Task directions
Please copy the Lois Moreland profile from "Ever since her" through "nation’s new laws.", renaming "trailblazer" to "pioneer" in that span.

Source extract
Affirming the Affirmative: Lois Moreland '55
When Lois Baldwin Moreland ’55 first taught in Atlanta, it wasn’t unusual for some of her Spelman College students to find themselves behind bars. But that didn’t deter either the students—who were jailed during the early 1960s for their participation in sit-in demonstrations—or Moreland, herself a pioneer in the Civil Rights movement. The former Southeast Regional Youth Field Secretary for the N.A.A.C.P. simply waited until the students were back on campus, and then taught them the material they missed. The law stopped them only temporarily, Moreland recalls; in the long run, it hadn’t the power to derail their college educations.
Ever since her own days as a student, Moreland—who became one of SLC’s first black Trustee in 1975—has been a trailblazer, quietly but firmly pushing out boundaries for herself and others of color. In 1959, when she came to Spelman, the 1954 Brown decision and the 1957 Voting Rights Act had just become public policy, and the time was ripe for a political activist/scholar like herself. Her work with the N.A.A.C.P. had brought her into contact with many of the leading black figures—such as former Supreme Court Justice Thurgood Marshall—who were then shaping the nation’s new laws.

Extracted data
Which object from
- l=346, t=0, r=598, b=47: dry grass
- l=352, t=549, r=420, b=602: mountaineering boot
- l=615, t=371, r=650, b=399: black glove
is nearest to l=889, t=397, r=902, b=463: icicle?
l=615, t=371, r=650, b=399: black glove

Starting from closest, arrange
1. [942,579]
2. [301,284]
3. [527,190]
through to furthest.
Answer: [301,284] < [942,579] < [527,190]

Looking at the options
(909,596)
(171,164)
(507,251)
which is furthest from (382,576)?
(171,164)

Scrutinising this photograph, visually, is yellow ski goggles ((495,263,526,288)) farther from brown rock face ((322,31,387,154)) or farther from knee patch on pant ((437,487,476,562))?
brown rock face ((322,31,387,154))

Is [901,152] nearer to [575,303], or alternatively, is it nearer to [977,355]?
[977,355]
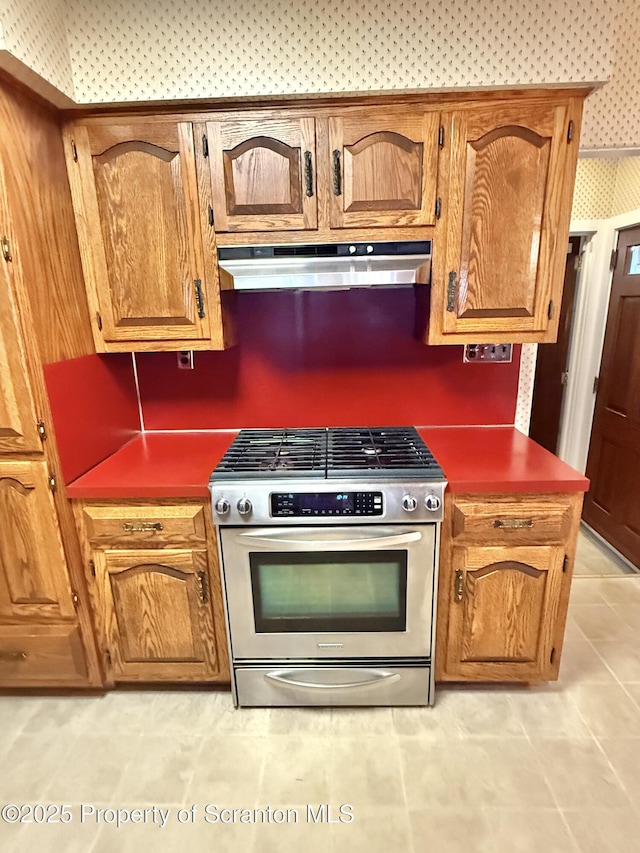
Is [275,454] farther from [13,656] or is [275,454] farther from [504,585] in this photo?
[13,656]

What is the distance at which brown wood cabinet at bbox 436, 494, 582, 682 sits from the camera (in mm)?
1604

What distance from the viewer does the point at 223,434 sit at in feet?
6.99

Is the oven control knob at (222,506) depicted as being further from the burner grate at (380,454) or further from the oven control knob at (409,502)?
the oven control knob at (409,502)

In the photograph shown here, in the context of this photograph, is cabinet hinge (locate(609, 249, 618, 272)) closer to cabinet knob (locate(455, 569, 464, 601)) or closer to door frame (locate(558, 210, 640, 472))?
door frame (locate(558, 210, 640, 472))

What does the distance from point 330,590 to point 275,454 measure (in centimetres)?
56

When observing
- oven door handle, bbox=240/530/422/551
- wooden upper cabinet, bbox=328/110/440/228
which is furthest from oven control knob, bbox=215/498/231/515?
wooden upper cabinet, bbox=328/110/440/228

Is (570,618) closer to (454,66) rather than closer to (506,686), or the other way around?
(506,686)

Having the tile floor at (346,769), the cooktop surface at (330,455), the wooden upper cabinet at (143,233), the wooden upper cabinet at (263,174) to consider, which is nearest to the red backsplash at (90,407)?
the wooden upper cabinet at (143,233)

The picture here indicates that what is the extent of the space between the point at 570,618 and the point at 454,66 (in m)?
2.46

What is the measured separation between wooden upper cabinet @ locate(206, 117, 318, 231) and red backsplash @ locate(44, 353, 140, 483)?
2.51 feet

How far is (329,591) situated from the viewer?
1.68 meters

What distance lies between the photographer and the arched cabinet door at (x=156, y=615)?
65.9 inches

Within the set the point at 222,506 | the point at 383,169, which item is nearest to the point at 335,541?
the point at 222,506

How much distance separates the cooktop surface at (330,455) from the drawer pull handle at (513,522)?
0.95ft
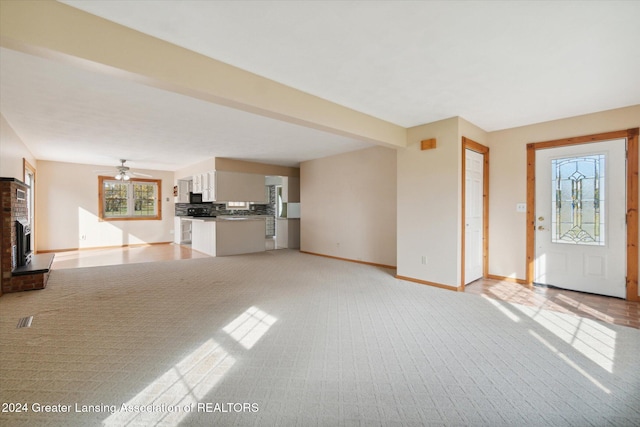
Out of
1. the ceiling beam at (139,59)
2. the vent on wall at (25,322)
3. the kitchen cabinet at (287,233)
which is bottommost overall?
the vent on wall at (25,322)

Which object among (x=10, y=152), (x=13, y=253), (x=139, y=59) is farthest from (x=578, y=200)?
(x=10, y=152)

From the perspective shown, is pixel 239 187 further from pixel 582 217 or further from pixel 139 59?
pixel 582 217

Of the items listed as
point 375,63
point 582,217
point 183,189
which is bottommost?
point 582,217

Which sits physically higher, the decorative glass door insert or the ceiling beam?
the ceiling beam

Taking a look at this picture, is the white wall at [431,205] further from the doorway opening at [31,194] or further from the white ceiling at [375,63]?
the doorway opening at [31,194]

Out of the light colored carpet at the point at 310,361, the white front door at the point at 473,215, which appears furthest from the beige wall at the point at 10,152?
the white front door at the point at 473,215

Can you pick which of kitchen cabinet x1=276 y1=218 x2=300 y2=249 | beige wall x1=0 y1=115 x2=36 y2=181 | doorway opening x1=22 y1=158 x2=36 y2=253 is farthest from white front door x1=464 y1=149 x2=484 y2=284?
doorway opening x1=22 y1=158 x2=36 y2=253

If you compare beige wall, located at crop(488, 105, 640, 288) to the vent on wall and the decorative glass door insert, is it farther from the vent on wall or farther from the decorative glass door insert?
the vent on wall

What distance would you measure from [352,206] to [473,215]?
2766 millimetres

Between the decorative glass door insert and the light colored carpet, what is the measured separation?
1.64m

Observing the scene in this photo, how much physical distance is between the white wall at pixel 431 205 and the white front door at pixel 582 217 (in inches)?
59.4

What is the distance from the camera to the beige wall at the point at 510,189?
455cm

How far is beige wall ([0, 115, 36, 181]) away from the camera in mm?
4352

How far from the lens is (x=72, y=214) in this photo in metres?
8.39
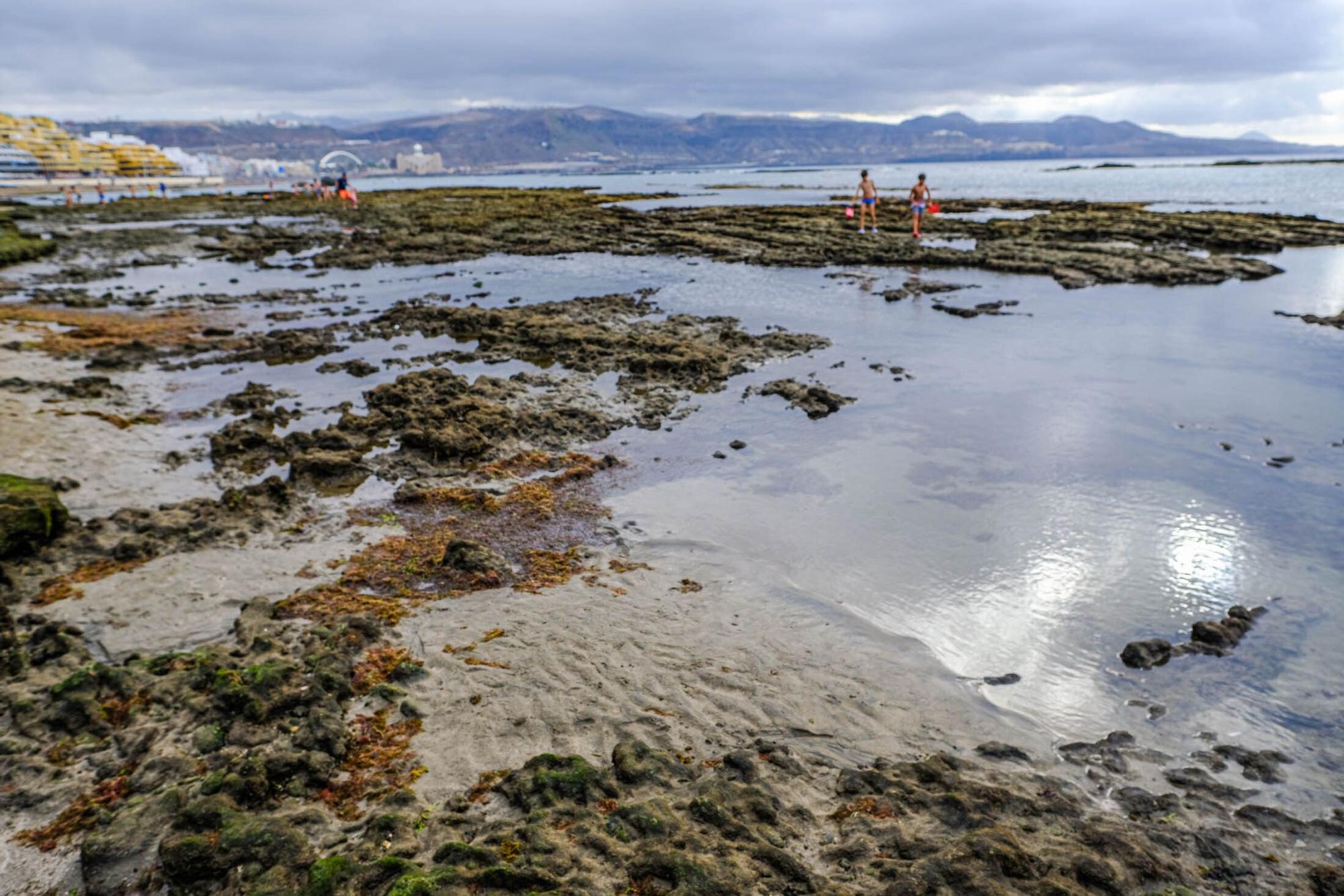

Answer
Ever since her own days as a student, Moreland—who became one of SLC’s first black Trustee in 1975—has been a pioneer, quietly but firmly pushing out boundaries for herself and others of color. In 1959, when she came to Spelman, the 1954 Brown decision and the 1957 Voting Rights Act had just become public policy, and the time was ripe for a political activist/scholar like herself. Her work with the N.A.A.C.P. had brought her into contact with many of the leading black figures—such as former Supreme Court Justice Thurgood Marshall—who were then shaping the nation’s new laws.